What is required: Please arrange the entries below, from their first line through the line containing "69H87L89 76H98V74L102 72V56H91V58L87", both ends included, as a Markdown table with the columns Row and Line. Skip blank lines and leave the pictures out.

# start of Data excerpts

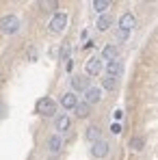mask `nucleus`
Masks as SVG:
<instances>
[{
    "label": "nucleus",
    "instance_id": "22",
    "mask_svg": "<svg viewBox=\"0 0 158 160\" xmlns=\"http://www.w3.org/2000/svg\"><path fill=\"white\" fill-rule=\"evenodd\" d=\"M39 7H43L46 11H54V9L59 7V2H56V0H50V2H39Z\"/></svg>",
    "mask_w": 158,
    "mask_h": 160
},
{
    "label": "nucleus",
    "instance_id": "18",
    "mask_svg": "<svg viewBox=\"0 0 158 160\" xmlns=\"http://www.w3.org/2000/svg\"><path fill=\"white\" fill-rule=\"evenodd\" d=\"M102 87H104L106 91H115V89H117V78L104 76V78H102Z\"/></svg>",
    "mask_w": 158,
    "mask_h": 160
},
{
    "label": "nucleus",
    "instance_id": "5",
    "mask_svg": "<svg viewBox=\"0 0 158 160\" xmlns=\"http://www.w3.org/2000/svg\"><path fill=\"white\" fill-rule=\"evenodd\" d=\"M84 69H87L89 76H98V74L102 72V56H91V58L87 61Z\"/></svg>",
    "mask_w": 158,
    "mask_h": 160
},
{
    "label": "nucleus",
    "instance_id": "16",
    "mask_svg": "<svg viewBox=\"0 0 158 160\" xmlns=\"http://www.w3.org/2000/svg\"><path fill=\"white\" fill-rule=\"evenodd\" d=\"M110 24H113V18H110L108 13H104V15L98 18V24H95V26H98V30H108Z\"/></svg>",
    "mask_w": 158,
    "mask_h": 160
},
{
    "label": "nucleus",
    "instance_id": "26",
    "mask_svg": "<svg viewBox=\"0 0 158 160\" xmlns=\"http://www.w3.org/2000/svg\"><path fill=\"white\" fill-rule=\"evenodd\" d=\"M121 117H124V110H115V119H117V121H119V119H121Z\"/></svg>",
    "mask_w": 158,
    "mask_h": 160
},
{
    "label": "nucleus",
    "instance_id": "12",
    "mask_svg": "<svg viewBox=\"0 0 158 160\" xmlns=\"http://www.w3.org/2000/svg\"><path fill=\"white\" fill-rule=\"evenodd\" d=\"M54 128H56L59 132H67V130L72 128V119H69L67 115H59L56 121H54Z\"/></svg>",
    "mask_w": 158,
    "mask_h": 160
},
{
    "label": "nucleus",
    "instance_id": "7",
    "mask_svg": "<svg viewBox=\"0 0 158 160\" xmlns=\"http://www.w3.org/2000/svg\"><path fill=\"white\" fill-rule=\"evenodd\" d=\"M124 74V63L117 58V61H110V63H106V76H113V78H117V76H121Z\"/></svg>",
    "mask_w": 158,
    "mask_h": 160
},
{
    "label": "nucleus",
    "instance_id": "21",
    "mask_svg": "<svg viewBox=\"0 0 158 160\" xmlns=\"http://www.w3.org/2000/svg\"><path fill=\"white\" fill-rule=\"evenodd\" d=\"M69 52H72V46H69V43H65V46L61 48V61L69 63Z\"/></svg>",
    "mask_w": 158,
    "mask_h": 160
},
{
    "label": "nucleus",
    "instance_id": "15",
    "mask_svg": "<svg viewBox=\"0 0 158 160\" xmlns=\"http://www.w3.org/2000/svg\"><path fill=\"white\" fill-rule=\"evenodd\" d=\"M145 147V136H141V134H134L130 138V149H134V152H141Z\"/></svg>",
    "mask_w": 158,
    "mask_h": 160
},
{
    "label": "nucleus",
    "instance_id": "11",
    "mask_svg": "<svg viewBox=\"0 0 158 160\" xmlns=\"http://www.w3.org/2000/svg\"><path fill=\"white\" fill-rule=\"evenodd\" d=\"M48 149H50V154H59V152L63 149V138H61V134H52V136L48 138Z\"/></svg>",
    "mask_w": 158,
    "mask_h": 160
},
{
    "label": "nucleus",
    "instance_id": "10",
    "mask_svg": "<svg viewBox=\"0 0 158 160\" xmlns=\"http://www.w3.org/2000/svg\"><path fill=\"white\" fill-rule=\"evenodd\" d=\"M134 26H136V18H134L132 13H124V15L119 18V28H124V30L130 32Z\"/></svg>",
    "mask_w": 158,
    "mask_h": 160
},
{
    "label": "nucleus",
    "instance_id": "4",
    "mask_svg": "<svg viewBox=\"0 0 158 160\" xmlns=\"http://www.w3.org/2000/svg\"><path fill=\"white\" fill-rule=\"evenodd\" d=\"M108 152H110V145H108V141H104V138H100L98 143L91 145V156H95V158H106Z\"/></svg>",
    "mask_w": 158,
    "mask_h": 160
},
{
    "label": "nucleus",
    "instance_id": "2",
    "mask_svg": "<svg viewBox=\"0 0 158 160\" xmlns=\"http://www.w3.org/2000/svg\"><path fill=\"white\" fill-rule=\"evenodd\" d=\"M0 30H2L4 35H15V32L20 30V20H18L15 15H4V18L0 20Z\"/></svg>",
    "mask_w": 158,
    "mask_h": 160
},
{
    "label": "nucleus",
    "instance_id": "20",
    "mask_svg": "<svg viewBox=\"0 0 158 160\" xmlns=\"http://www.w3.org/2000/svg\"><path fill=\"white\" fill-rule=\"evenodd\" d=\"M128 37H130V32H128V30H124V28L117 26V30H115V39H117V41H126Z\"/></svg>",
    "mask_w": 158,
    "mask_h": 160
},
{
    "label": "nucleus",
    "instance_id": "17",
    "mask_svg": "<svg viewBox=\"0 0 158 160\" xmlns=\"http://www.w3.org/2000/svg\"><path fill=\"white\" fill-rule=\"evenodd\" d=\"M89 112H91V104H87V102H78V106H76V117L84 119V117H89Z\"/></svg>",
    "mask_w": 158,
    "mask_h": 160
},
{
    "label": "nucleus",
    "instance_id": "3",
    "mask_svg": "<svg viewBox=\"0 0 158 160\" xmlns=\"http://www.w3.org/2000/svg\"><path fill=\"white\" fill-rule=\"evenodd\" d=\"M67 26V13H54V18L50 20V32H63Z\"/></svg>",
    "mask_w": 158,
    "mask_h": 160
},
{
    "label": "nucleus",
    "instance_id": "25",
    "mask_svg": "<svg viewBox=\"0 0 158 160\" xmlns=\"http://www.w3.org/2000/svg\"><path fill=\"white\" fill-rule=\"evenodd\" d=\"M28 58H30V61H35V58H37V50H35V48H30V50H28Z\"/></svg>",
    "mask_w": 158,
    "mask_h": 160
},
{
    "label": "nucleus",
    "instance_id": "9",
    "mask_svg": "<svg viewBox=\"0 0 158 160\" xmlns=\"http://www.w3.org/2000/svg\"><path fill=\"white\" fill-rule=\"evenodd\" d=\"M119 58V48L115 46V43H108L104 50H102V61H117Z\"/></svg>",
    "mask_w": 158,
    "mask_h": 160
},
{
    "label": "nucleus",
    "instance_id": "1",
    "mask_svg": "<svg viewBox=\"0 0 158 160\" xmlns=\"http://www.w3.org/2000/svg\"><path fill=\"white\" fill-rule=\"evenodd\" d=\"M35 110L39 115H43V117H52L54 112H56V102H54L52 98H41V100H37Z\"/></svg>",
    "mask_w": 158,
    "mask_h": 160
},
{
    "label": "nucleus",
    "instance_id": "23",
    "mask_svg": "<svg viewBox=\"0 0 158 160\" xmlns=\"http://www.w3.org/2000/svg\"><path fill=\"white\" fill-rule=\"evenodd\" d=\"M4 117H7V106H4V102L0 100V121H2Z\"/></svg>",
    "mask_w": 158,
    "mask_h": 160
},
{
    "label": "nucleus",
    "instance_id": "14",
    "mask_svg": "<svg viewBox=\"0 0 158 160\" xmlns=\"http://www.w3.org/2000/svg\"><path fill=\"white\" fill-rule=\"evenodd\" d=\"M84 138H87V141H91V143H98V141L102 138V130H100L98 126H89V128H87V132H84Z\"/></svg>",
    "mask_w": 158,
    "mask_h": 160
},
{
    "label": "nucleus",
    "instance_id": "8",
    "mask_svg": "<svg viewBox=\"0 0 158 160\" xmlns=\"http://www.w3.org/2000/svg\"><path fill=\"white\" fill-rule=\"evenodd\" d=\"M100 100H102V89L89 87V89L84 91V102H87V104H98Z\"/></svg>",
    "mask_w": 158,
    "mask_h": 160
},
{
    "label": "nucleus",
    "instance_id": "13",
    "mask_svg": "<svg viewBox=\"0 0 158 160\" xmlns=\"http://www.w3.org/2000/svg\"><path fill=\"white\" fill-rule=\"evenodd\" d=\"M72 87H74V91H87L89 89V78H84V76H72Z\"/></svg>",
    "mask_w": 158,
    "mask_h": 160
},
{
    "label": "nucleus",
    "instance_id": "6",
    "mask_svg": "<svg viewBox=\"0 0 158 160\" xmlns=\"http://www.w3.org/2000/svg\"><path fill=\"white\" fill-rule=\"evenodd\" d=\"M61 106L67 108V110H76V106H78V98H76V93H72V91L63 93V95H61Z\"/></svg>",
    "mask_w": 158,
    "mask_h": 160
},
{
    "label": "nucleus",
    "instance_id": "24",
    "mask_svg": "<svg viewBox=\"0 0 158 160\" xmlns=\"http://www.w3.org/2000/svg\"><path fill=\"white\" fill-rule=\"evenodd\" d=\"M110 132L119 134V132H121V123H113V126H110Z\"/></svg>",
    "mask_w": 158,
    "mask_h": 160
},
{
    "label": "nucleus",
    "instance_id": "19",
    "mask_svg": "<svg viewBox=\"0 0 158 160\" xmlns=\"http://www.w3.org/2000/svg\"><path fill=\"white\" fill-rule=\"evenodd\" d=\"M108 7H110V2H108V0H95V2H93V9H95L98 13H104Z\"/></svg>",
    "mask_w": 158,
    "mask_h": 160
}]
</instances>
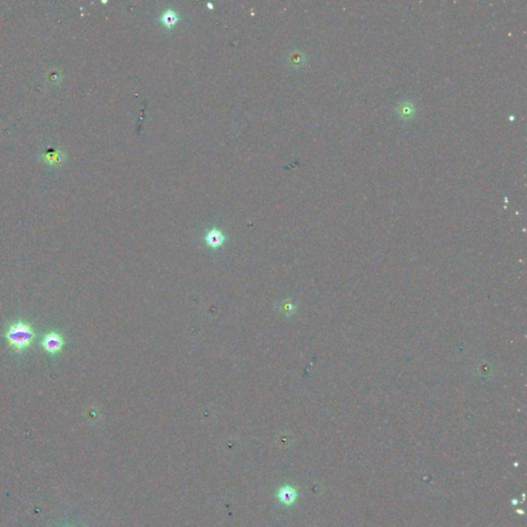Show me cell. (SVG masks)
I'll return each instance as SVG.
<instances>
[{"instance_id":"1","label":"cell","mask_w":527,"mask_h":527,"mask_svg":"<svg viewBox=\"0 0 527 527\" xmlns=\"http://www.w3.org/2000/svg\"><path fill=\"white\" fill-rule=\"evenodd\" d=\"M35 337L36 334L31 324L22 319L11 323L4 333V338L8 346L17 353L23 352L24 350L31 347Z\"/></svg>"},{"instance_id":"2","label":"cell","mask_w":527,"mask_h":527,"mask_svg":"<svg viewBox=\"0 0 527 527\" xmlns=\"http://www.w3.org/2000/svg\"><path fill=\"white\" fill-rule=\"evenodd\" d=\"M64 344H65L64 337L60 333L55 331H51L44 334L40 342L42 349L50 355H57L61 353Z\"/></svg>"},{"instance_id":"3","label":"cell","mask_w":527,"mask_h":527,"mask_svg":"<svg viewBox=\"0 0 527 527\" xmlns=\"http://www.w3.org/2000/svg\"><path fill=\"white\" fill-rule=\"evenodd\" d=\"M225 240H226L225 235L222 234L221 231H219L218 229H215V228L209 230L205 235V241H206L207 245L212 247V248L219 247L220 245L223 244Z\"/></svg>"},{"instance_id":"4","label":"cell","mask_w":527,"mask_h":527,"mask_svg":"<svg viewBox=\"0 0 527 527\" xmlns=\"http://www.w3.org/2000/svg\"><path fill=\"white\" fill-rule=\"evenodd\" d=\"M160 21L162 22V24L165 27H167L168 29H171L179 21V15L176 12V10H174L172 8H167L162 12L161 17H160Z\"/></svg>"},{"instance_id":"5","label":"cell","mask_w":527,"mask_h":527,"mask_svg":"<svg viewBox=\"0 0 527 527\" xmlns=\"http://www.w3.org/2000/svg\"><path fill=\"white\" fill-rule=\"evenodd\" d=\"M278 499L285 505H292L297 499V492L292 487H283L278 492Z\"/></svg>"},{"instance_id":"6","label":"cell","mask_w":527,"mask_h":527,"mask_svg":"<svg viewBox=\"0 0 527 527\" xmlns=\"http://www.w3.org/2000/svg\"><path fill=\"white\" fill-rule=\"evenodd\" d=\"M43 160L46 164L51 166H58L62 163L64 155L60 151H47L45 154H43Z\"/></svg>"},{"instance_id":"7","label":"cell","mask_w":527,"mask_h":527,"mask_svg":"<svg viewBox=\"0 0 527 527\" xmlns=\"http://www.w3.org/2000/svg\"><path fill=\"white\" fill-rule=\"evenodd\" d=\"M405 108V110H403L402 108H400V117L404 118V119H410L411 117H413L414 115V111H413V107L411 108V105H407V104H403V106Z\"/></svg>"}]
</instances>
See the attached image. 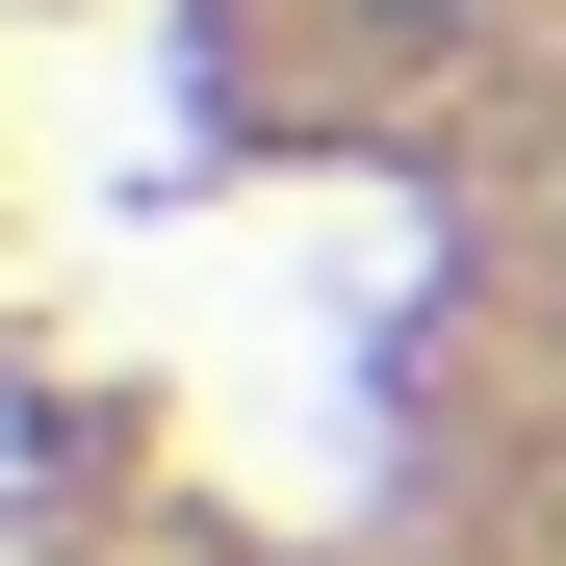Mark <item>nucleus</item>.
I'll return each instance as SVG.
<instances>
[{
  "label": "nucleus",
  "mask_w": 566,
  "mask_h": 566,
  "mask_svg": "<svg viewBox=\"0 0 566 566\" xmlns=\"http://www.w3.org/2000/svg\"><path fill=\"white\" fill-rule=\"evenodd\" d=\"M27 566H566V0H0Z\"/></svg>",
  "instance_id": "obj_1"
}]
</instances>
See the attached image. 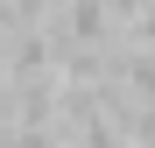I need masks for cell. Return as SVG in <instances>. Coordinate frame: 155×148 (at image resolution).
Listing matches in <instances>:
<instances>
[{
  "instance_id": "6da1fadb",
  "label": "cell",
  "mask_w": 155,
  "mask_h": 148,
  "mask_svg": "<svg viewBox=\"0 0 155 148\" xmlns=\"http://www.w3.org/2000/svg\"><path fill=\"white\" fill-rule=\"evenodd\" d=\"M141 7H148V0H106V14H113V21H141Z\"/></svg>"
}]
</instances>
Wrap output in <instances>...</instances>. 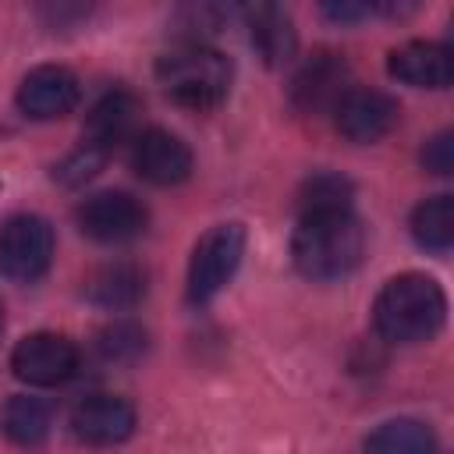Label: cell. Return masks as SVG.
Segmentation results:
<instances>
[{
	"label": "cell",
	"mask_w": 454,
	"mask_h": 454,
	"mask_svg": "<svg viewBox=\"0 0 454 454\" xmlns=\"http://www.w3.org/2000/svg\"><path fill=\"white\" fill-rule=\"evenodd\" d=\"M362 255H365V227L351 213V206L301 213L291 238V259L305 280H319V284L340 280L358 270Z\"/></svg>",
	"instance_id": "cell-1"
},
{
	"label": "cell",
	"mask_w": 454,
	"mask_h": 454,
	"mask_svg": "<svg viewBox=\"0 0 454 454\" xmlns=\"http://www.w3.org/2000/svg\"><path fill=\"white\" fill-rule=\"evenodd\" d=\"M372 319L383 340L390 344H422L433 340L447 323V294L426 273H401L383 284L372 305Z\"/></svg>",
	"instance_id": "cell-2"
},
{
	"label": "cell",
	"mask_w": 454,
	"mask_h": 454,
	"mask_svg": "<svg viewBox=\"0 0 454 454\" xmlns=\"http://www.w3.org/2000/svg\"><path fill=\"white\" fill-rule=\"evenodd\" d=\"M156 78L163 92L184 110H213L227 99L231 60L209 46H181L160 57Z\"/></svg>",
	"instance_id": "cell-3"
},
{
	"label": "cell",
	"mask_w": 454,
	"mask_h": 454,
	"mask_svg": "<svg viewBox=\"0 0 454 454\" xmlns=\"http://www.w3.org/2000/svg\"><path fill=\"white\" fill-rule=\"evenodd\" d=\"M245 255V227L241 223H216L209 227L199 245L192 248L188 259V280H184V294L192 305H206L213 301L227 280L238 273Z\"/></svg>",
	"instance_id": "cell-4"
},
{
	"label": "cell",
	"mask_w": 454,
	"mask_h": 454,
	"mask_svg": "<svg viewBox=\"0 0 454 454\" xmlns=\"http://www.w3.org/2000/svg\"><path fill=\"white\" fill-rule=\"evenodd\" d=\"M53 227L35 213H14L0 223V273L14 284H32L50 270Z\"/></svg>",
	"instance_id": "cell-5"
},
{
	"label": "cell",
	"mask_w": 454,
	"mask_h": 454,
	"mask_svg": "<svg viewBox=\"0 0 454 454\" xmlns=\"http://www.w3.org/2000/svg\"><path fill=\"white\" fill-rule=\"evenodd\" d=\"M74 223L85 238L99 245H121L145 231L149 213L128 192H96L74 209Z\"/></svg>",
	"instance_id": "cell-6"
},
{
	"label": "cell",
	"mask_w": 454,
	"mask_h": 454,
	"mask_svg": "<svg viewBox=\"0 0 454 454\" xmlns=\"http://www.w3.org/2000/svg\"><path fill=\"white\" fill-rule=\"evenodd\" d=\"M11 369L28 387H57L74 376L78 369V348L64 333H28L11 351Z\"/></svg>",
	"instance_id": "cell-7"
},
{
	"label": "cell",
	"mask_w": 454,
	"mask_h": 454,
	"mask_svg": "<svg viewBox=\"0 0 454 454\" xmlns=\"http://www.w3.org/2000/svg\"><path fill=\"white\" fill-rule=\"evenodd\" d=\"M397 117H401L397 99L380 89H348L333 106L337 131L358 145H369V142H380L383 135H390Z\"/></svg>",
	"instance_id": "cell-8"
},
{
	"label": "cell",
	"mask_w": 454,
	"mask_h": 454,
	"mask_svg": "<svg viewBox=\"0 0 454 454\" xmlns=\"http://www.w3.org/2000/svg\"><path fill=\"white\" fill-rule=\"evenodd\" d=\"M78 78L60 64L32 67L18 85V110L32 121H57L78 106Z\"/></svg>",
	"instance_id": "cell-9"
},
{
	"label": "cell",
	"mask_w": 454,
	"mask_h": 454,
	"mask_svg": "<svg viewBox=\"0 0 454 454\" xmlns=\"http://www.w3.org/2000/svg\"><path fill=\"white\" fill-rule=\"evenodd\" d=\"M131 163H135V174L142 181L170 188V184H181L192 174V149L177 135H170L163 128H149L135 138Z\"/></svg>",
	"instance_id": "cell-10"
},
{
	"label": "cell",
	"mask_w": 454,
	"mask_h": 454,
	"mask_svg": "<svg viewBox=\"0 0 454 454\" xmlns=\"http://www.w3.org/2000/svg\"><path fill=\"white\" fill-rule=\"evenodd\" d=\"M351 89L348 64L337 53H316L305 60V67L294 74L291 99L301 114H333L337 99Z\"/></svg>",
	"instance_id": "cell-11"
},
{
	"label": "cell",
	"mask_w": 454,
	"mask_h": 454,
	"mask_svg": "<svg viewBox=\"0 0 454 454\" xmlns=\"http://www.w3.org/2000/svg\"><path fill=\"white\" fill-rule=\"evenodd\" d=\"M71 426H74V436L82 443L110 447V443H121V440L131 436V429H135V408L124 397L92 394V397H85L71 411Z\"/></svg>",
	"instance_id": "cell-12"
},
{
	"label": "cell",
	"mask_w": 454,
	"mask_h": 454,
	"mask_svg": "<svg viewBox=\"0 0 454 454\" xmlns=\"http://www.w3.org/2000/svg\"><path fill=\"white\" fill-rule=\"evenodd\" d=\"M387 71H390V78L415 85V89H447L454 78L450 50L443 43H426V39H415V43L390 50Z\"/></svg>",
	"instance_id": "cell-13"
},
{
	"label": "cell",
	"mask_w": 454,
	"mask_h": 454,
	"mask_svg": "<svg viewBox=\"0 0 454 454\" xmlns=\"http://www.w3.org/2000/svg\"><path fill=\"white\" fill-rule=\"evenodd\" d=\"M138 114H142V103L138 96H131L128 89H114L106 92L85 117V142H96L103 149L114 153L117 142L131 138L135 128H138Z\"/></svg>",
	"instance_id": "cell-14"
},
{
	"label": "cell",
	"mask_w": 454,
	"mask_h": 454,
	"mask_svg": "<svg viewBox=\"0 0 454 454\" xmlns=\"http://www.w3.org/2000/svg\"><path fill=\"white\" fill-rule=\"evenodd\" d=\"M252 43L255 50L262 53V60L270 67H280L294 57V28H291V14L277 4V0H266L255 14H252Z\"/></svg>",
	"instance_id": "cell-15"
},
{
	"label": "cell",
	"mask_w": 454,
	"mask_h": 454,
	"mask_svg": "<svg viewBox=\"0 0 454 454\" xmlns=\"http://www.w3.org/2000/svg\"><path fill=\"white\" fill-rule=\"evenodd\" d=\"M85 291L103 309H131L145 294V273L135 262H110L92 273Z\"/></svg>",
	"instance_id": "cell-16"
},
{
	"label": "cell",
	"mask_w": 454,
	"mask_h": 454,
	"mask_svg": "<svg viewBox=\"0 0 454 454\" xmlns=\"http://www.w3.org/2000/svg\"><path fill=\"white\" fill-rule=\"evenodd\" d=\"M50 426H53V415H50V404L39 401V397H28V394H14L7 397L4 411H0V429L7 440L21 443V447H35L50 436Z\"/></svg>",
	"instance_id": "cell-17"
},
{
	"label": "cell",
	"mask_w": 454,
	"mask_h": 454,
	"mask_svg": "<svg viewBox=\"0 0 454 454\" xmlns=\"http://www.w3.org/2000/svg\"><path fill=\"white\" fill-rule=\"evenodd\" d=\"M411 238L419 248L447 252L454 241V199L450 195H429L411 213Z\"/></svg>",
	"instance_id": "cell-18"
},
{
	"label": "cell",
	"mask_w": 454,
	"mask_h": 454,
	"mask_svg": "<svg viewBox=\"0 0 454 454\" xmlns=\"http://www.w3.org/2000/svg\"><path fill=\"white\" fill-rule=\"evenodd\" d=\"M365 450H380V454H429V450H436V436L419 419H390L376 433L365 436Z\"/></svg>",
	"instance_id": "cell-19"
},
{
	"label": "cell",
	"mask_w": 454,
	"mask_h": 454,
	"mask_svg": "<svg viewBox=\"0 0 454 454\" xmlns=\"http://www.w3.org/2000/svg\"><path fill=\"white\" fill-rule=\"evenodd\" d=\"M106 160H110V149H103V145L82 138V145L71 149V153L53 167V181L64 184V188H78V184H85L89 177H96Z\"/></svg>",
	"instance_id": "cell-20"
},
{
	"label": "cell",
	"mask_w": 454,
	"mask_h": 454,
	"mask_svg": "<svg viewBox=\"0 0 454 454\" xmlns=\"http://www.w3.org/2000/svg\"><path fill=\"white\" fill-rule=\"evenodd\" d=\"M351 206V184L337 174H316L301 184L298 192V209L312 213V209H340Z\"/></svg>",
	"instance_id": "cell-21"
},
{
	"label": "cell",
	"mask_w": 454,
	"mask_h": 454,
	"mask_svg": "<svg viewBox=\"0 0 454 454\" xmlns=\"http://www.w3.org/2000/svg\"><path fill=\"white\" fill-rule=\"evenodd\" d=\"M99 351L106 362H135L145 351V333L135 323H114L99 333Z\"/></svg>",
	"instance_id": "cell-22"
},
{
	"label": "cell",
	"mask_w": 454,
	"mask_h": 454,
	"mask_svg": "<svg viewBox=\"0 0 454 454\" xmlns=\"http://www.w3.org/2000/svg\"><path fill=\"white\" fill-rule=\"evenodd\" d=\"M39 18L46 28H71L82 18H89L92 0H39Z\"/></svg>",
	"instance_id": "cell-23"
},
{
	"label": "cell",
	"mask_w": 454,
	"mask_h": 454,
	"mask_svg": "<svg viewBox=\"0 0 454 454\" xmlns=\"http://www.w3.org/2000/svg\"><path fill=\"white\" fill-rule=\"evenodd\" d=\"M319 11L333 25H355L365 21L372 11H380V0H319Z\"/></svg>",
	"instance_id": "cell-24"
},
{
	"label": "cell",
	"mask_w": 454,
	"mask_h": 454,
	"mask_svg": "<svg viewBox=\"0 0 454 454\" xmlns=\"http://www.w3.org/2000/svg\"><path fill=\"white\" fill-rule=\"evenodd\" d=\"M422 167L436 177H447L454 170V135L450 131H440L436 138H429L422 145Z\"/></svg>",
	"instance_id": "cell-25"
},
{
	"label": "cell",
	"mask_w": 454,
	"mask_h": 454,
	"mask_svg": "<svg viewBox=\"0 0 454 454\" xmlns=\"http://www.w3.org/2000/svg\"><path fill=\"white\" fill-rule=\"evenodd\" d=\"M0 330H4V305H0Z\"/></svg>",
	"instance_id": "cell-26"
}]
</instances>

# end of Data excerpts

Task answer:
| Row | Line |
|---|---|
| 1 | mask `nucleus` |
| 2 | Masks as SVG: |
| 3 | <instances> |
| 4 | [{ |
| 5 |     "label": "nucleus", |
| 6 |     "instance_id": "22", |
| 7 |     "mask_svg": "<svg viewBox=\"0 0 158 160\" xmlns=\"http://www.w3.org/2000/svg\"><path fill=\"white\" fill-rule=\"evenodd\" d=\"M39 7H43L46 11H54V9L59 7V2H56V0H50V2H39Z\"/></svg>", |
| 8 |     "mask_w": 158, |
| 9 |     "mask_h": 160 |
| 10 | }, |
| 11 | { |
| 12 |     "label": "nucleus", |
| 13 |     "instance_id": "18", |
| 14 |     "mask_svg": "<svg viewBox=\"0 0 158 160\" xmlns=\"http://www.w3.org/2000/svg\"><path fill=\"white\" fill-rule=\"evenodd\" d=\"M102 87H104L106 91H115V89H117V78L104 76V78H102Z\"/></svg>", |
| 15 |     "mask_w": 158, |
| 16 |     "mask_h": 160 |
| 17 | }, |
| 18 | { |
| 19 |     "label": "nucleus", |
| 20 |     "instance_id": "5", |
| 21 |     "mask_svg": "<svg viewBox=\"0 0 158 160\" xmlns=\"http://www.w3.org/2000/svg\"><path fill=\"white\" fill-rule=\"evenodd\" d=\"M84 69H87L89 76H98V74L102 72V56H91V58L87 61Z\"/></svg>", |